Thursday, January 24, 2013

The seven deadly sins of DNA Barcoding (1)

Failure to test clear hypotheses


As promised I will have a closer look at a recent publication that listed deficiencies that they identified as common in DNA Barcoding research.Seven deadly sins were identified. I decided to give each 'sin' it's own blog post in which I will try to briefly comment on it. And now without further due the first sin.

According to the authors Collins and Cruickshank one of the gravest sins in many DNA Barcoding studies is the lack of clearly stated, objective hypotheses. I've heard similar criticism before especially in barcoding related research. Actually some of those concerns have already been raised when researchers began to sequence larger amounts of DNA such as in the Human Genome Project. Objectively the criticism has some merit. It is based on the classical hypothetical-deductive model which states that scientific inquiry progresses by formulating a hypothesis that could be falsified by a test on observable data. Scientific hypotheses are generally based on previous observations that cannot satisfactorily be explained with the available theories. Unfortunately many colleagues are not willing to accept that the massive accumulation of sequence information also qualifies as previous observation in this respect and some (not the authors of the paper at hand) dismiss DNA Barcoding studies and theses as endeavors without leading hypothesis and the authors as "stamp-collectors".

I strongly recommend that the assembly of DNA libraries should be considered a hypothesis generating exercise. Today we are in the fortunate situation that biological observation is not limited to visual perception and experiments alone. Genetic information is relatively easy to retrieve and enables us to ask questions because we have assembled large amounts of standardized data. As a consequence the barcode community has been approaching journals (PLoSONE, Molecular Ecology Resources) that are willing to publish articles that are called data release paper. Those are outlets for researchers that have assembled DNA Barcode libraries for their work and the community at large. In the classical hypothetical-deductive environment there would be no venue to present the data to the public let alone getting credit for it as the work was primarily a collection of data points which were generated to derive hypotheses from it. Data release paper usually come with only a limited number of analyses and are very descriptive. Nevertheless, this strategy has two main advantages. One being the fact that the data are much earlier released and available to the public through databases such as BOLD and Genbank (Sharing, sharing, sharing!). The other plus is that a researcher is credited for work that is not necessarily following age-old standards (it's all about incentives!).

Collins and Cruickshank also state "If the data collected are intended to be used as an identification tool, then they should be tested as such. Conversely, if a study aims to test the suitability of DNA barcoding as a biodiversity assessment tool (species discovery), then hypotheses of species richness should be estimated independently of the taxonomic names, and then compared a posteriori." 

I believe the main criticism is that many DNA Barcoding studies do not explicitly test the identification success. Usually a more descriptive analysis is given that shows that there is sufficient variation between species and very low variation within them. The famous "barcode gap" is what authors present and not necessarily a statistical test based on simulations or by using independent data. We could start heated discussions if it needs such tests if a barcode gap is clearly present especially in sufficiently sampled groups and/or environments just because only a hypothetical-deductive study is a good study

As for the second part of the paragraph  I am a bit puzzled as this would also question the more traditional, morphology-based of species discovery. For me there is no big difference between discovering a new species based on DNA differences or morphological variations. In both cases it is essential to show that these differences are characteristic for the respective species, backed up by other characteristics, and different enough to actually qualify for species and not just result from a more pronounced population structure.
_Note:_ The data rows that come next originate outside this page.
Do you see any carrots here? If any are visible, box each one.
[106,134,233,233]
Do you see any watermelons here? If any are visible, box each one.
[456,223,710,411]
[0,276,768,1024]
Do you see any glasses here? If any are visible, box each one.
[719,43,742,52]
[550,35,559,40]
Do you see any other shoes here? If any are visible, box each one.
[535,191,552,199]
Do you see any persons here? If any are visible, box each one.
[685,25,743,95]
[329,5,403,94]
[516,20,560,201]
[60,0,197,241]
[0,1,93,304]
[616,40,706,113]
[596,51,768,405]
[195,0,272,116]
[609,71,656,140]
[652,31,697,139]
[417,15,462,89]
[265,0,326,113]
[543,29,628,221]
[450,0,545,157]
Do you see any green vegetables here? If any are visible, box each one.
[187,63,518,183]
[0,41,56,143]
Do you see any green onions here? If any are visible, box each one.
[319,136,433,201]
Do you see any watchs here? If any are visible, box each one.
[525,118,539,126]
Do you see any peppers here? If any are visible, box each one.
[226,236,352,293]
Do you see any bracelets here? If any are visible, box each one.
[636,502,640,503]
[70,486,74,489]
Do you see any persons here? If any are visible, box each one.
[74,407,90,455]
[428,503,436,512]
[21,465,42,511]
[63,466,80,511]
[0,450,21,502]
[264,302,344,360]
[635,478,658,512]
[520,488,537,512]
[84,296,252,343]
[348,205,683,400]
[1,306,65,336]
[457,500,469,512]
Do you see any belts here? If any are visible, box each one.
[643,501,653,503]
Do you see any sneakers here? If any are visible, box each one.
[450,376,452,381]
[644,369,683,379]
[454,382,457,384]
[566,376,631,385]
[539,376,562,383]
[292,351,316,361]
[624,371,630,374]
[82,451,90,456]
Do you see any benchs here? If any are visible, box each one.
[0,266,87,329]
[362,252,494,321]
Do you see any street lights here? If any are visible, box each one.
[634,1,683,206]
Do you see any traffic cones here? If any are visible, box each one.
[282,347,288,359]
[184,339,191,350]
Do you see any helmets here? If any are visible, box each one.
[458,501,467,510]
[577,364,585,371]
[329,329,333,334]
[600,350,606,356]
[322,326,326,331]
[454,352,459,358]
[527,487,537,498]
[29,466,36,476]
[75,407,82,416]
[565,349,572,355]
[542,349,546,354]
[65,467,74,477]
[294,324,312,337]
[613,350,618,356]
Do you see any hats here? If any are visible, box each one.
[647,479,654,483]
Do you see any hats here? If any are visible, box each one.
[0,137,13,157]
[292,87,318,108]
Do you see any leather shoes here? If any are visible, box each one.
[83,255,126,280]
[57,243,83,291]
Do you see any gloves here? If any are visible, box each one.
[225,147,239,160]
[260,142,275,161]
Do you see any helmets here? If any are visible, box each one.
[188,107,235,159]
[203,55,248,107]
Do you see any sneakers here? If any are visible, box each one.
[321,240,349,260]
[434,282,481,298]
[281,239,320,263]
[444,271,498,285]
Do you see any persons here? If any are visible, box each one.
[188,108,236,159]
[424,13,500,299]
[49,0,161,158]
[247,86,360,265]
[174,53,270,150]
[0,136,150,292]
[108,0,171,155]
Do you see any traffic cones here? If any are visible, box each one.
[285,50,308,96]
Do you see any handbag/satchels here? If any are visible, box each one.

In summary I do understand where the criticism comes from and I do not necessarily agree with it in all points. Actually when it comes to the hypothetical-deductive model I would love to see some more flexibility also for the sake of many students that have to fight through a lot of skepticism when they decide to take on a DNA Barcoding project.

One thing for sure - I don't think the failure to test clear hypotheses is a deadly sin in the context of DNA Barcoding and the paper at hand. It is certainly not a grave one. 
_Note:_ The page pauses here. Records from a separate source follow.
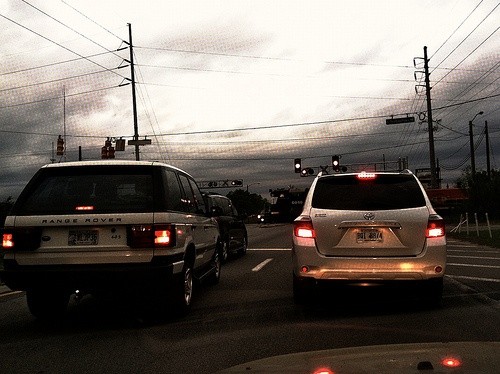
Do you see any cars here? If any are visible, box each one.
[203,192,249,262]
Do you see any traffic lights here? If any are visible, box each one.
[331,154,339,171]
[294,157,301,174]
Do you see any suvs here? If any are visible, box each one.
[291,169,446,296]
[0,159,221,314]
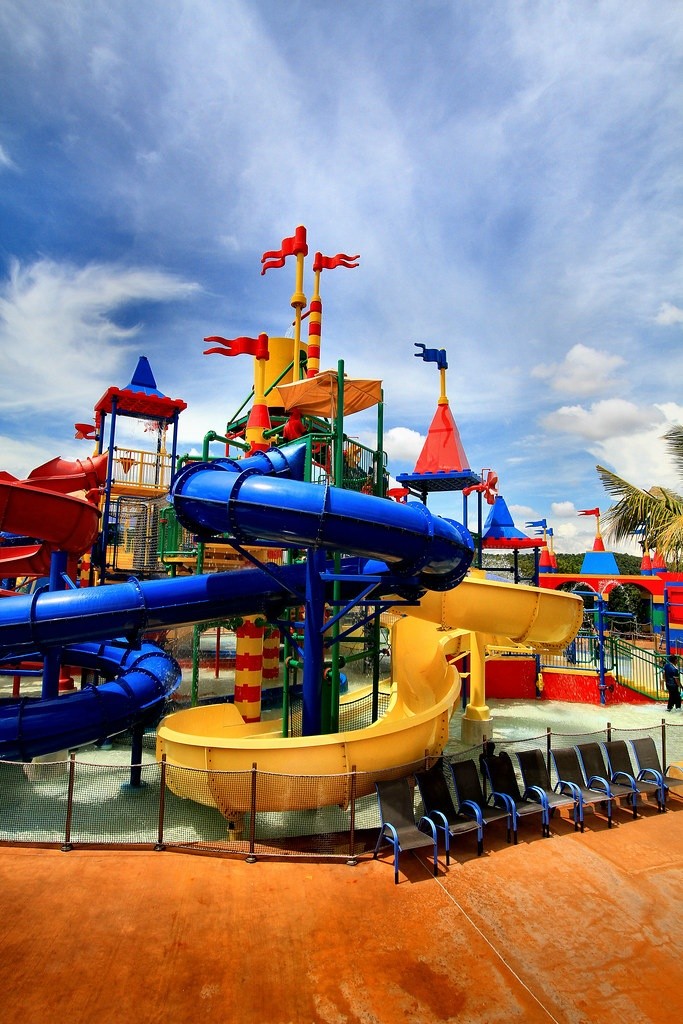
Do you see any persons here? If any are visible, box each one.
[663,655,683,712]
  1. Glad the paper's generating some discussion!

    I certainly agree that not all studies need to be hypothetical-deductive, but it would be nice if this was clearly stated. Therefore, I think data release papers are great idea. Perhaps in hindsight, mentioning and explaining this type of publication may have been a beneficial addition to the 'seven sins' paper ...
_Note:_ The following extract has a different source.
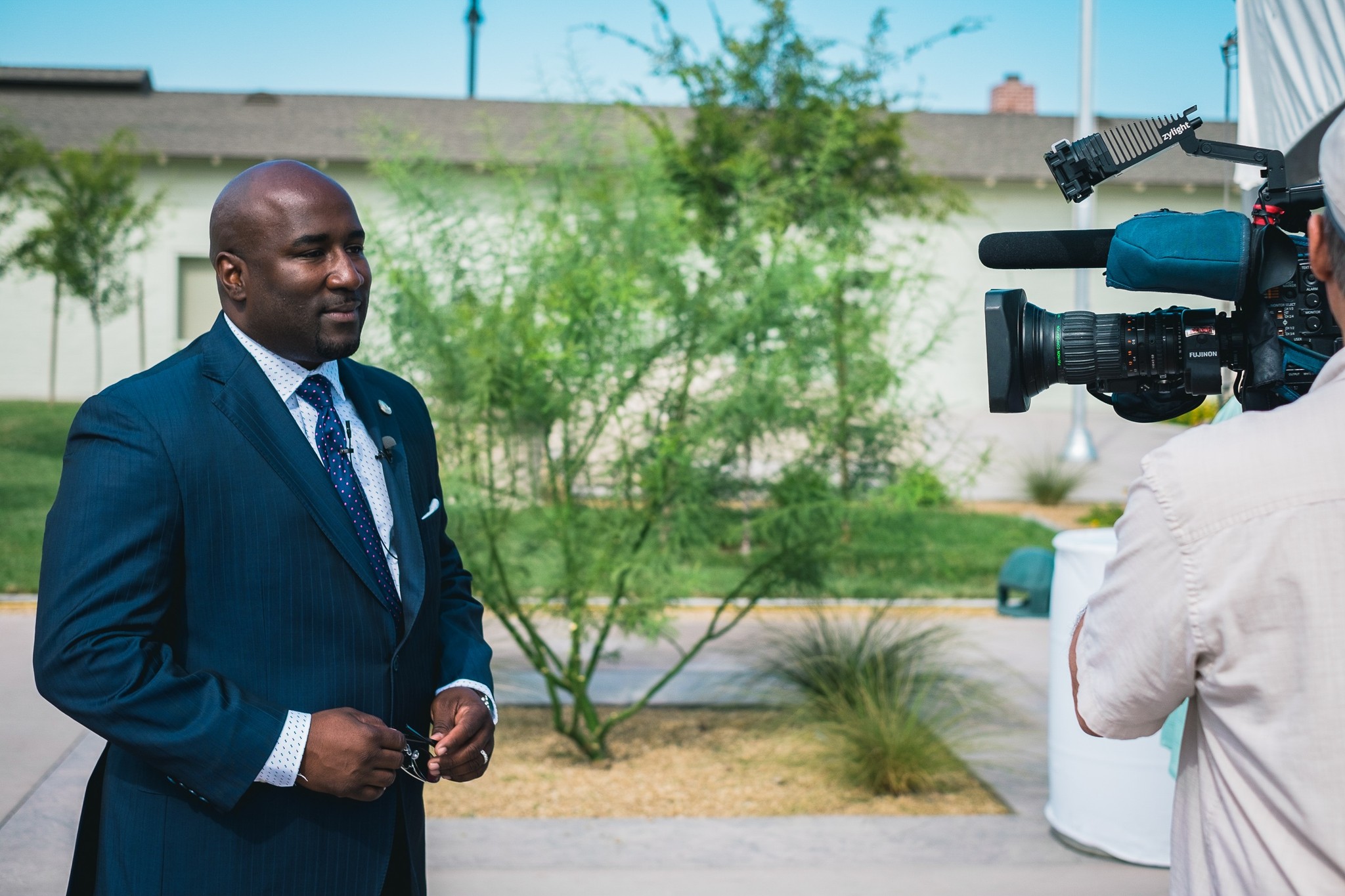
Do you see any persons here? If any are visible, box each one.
[32,157,501,896]
[1066,107,1345,896]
  2. For those interested in publishing BARCODE data release papers and the process of science I recommend the following links:

    Consortium for the Barcode of Life guidelines for authors:

    Berkeley interactive flowchart on how science works:

    This latter link is highly interactive and shows the fullness of the scientific enterprise beyond (and encompassing) the linear hypothetic-deductive model. Notably, barcoding relates to all aspects of science, from "testing ideas" to "exploration and discovery", "community analysis and feedback" and "benefits and outcomes". As Collins and Cruickshank suggest, barcode papers would do well to more clearly articulate their objectives, particularly in light of this expanded view of the scientific process.

  3. Nice point, well made. I am often surprised at the resistance that appears regarding 'non-traditional' approaches. If only the resistance could be reserved for the 'irrational non-traditional' approaches that occur from time to time.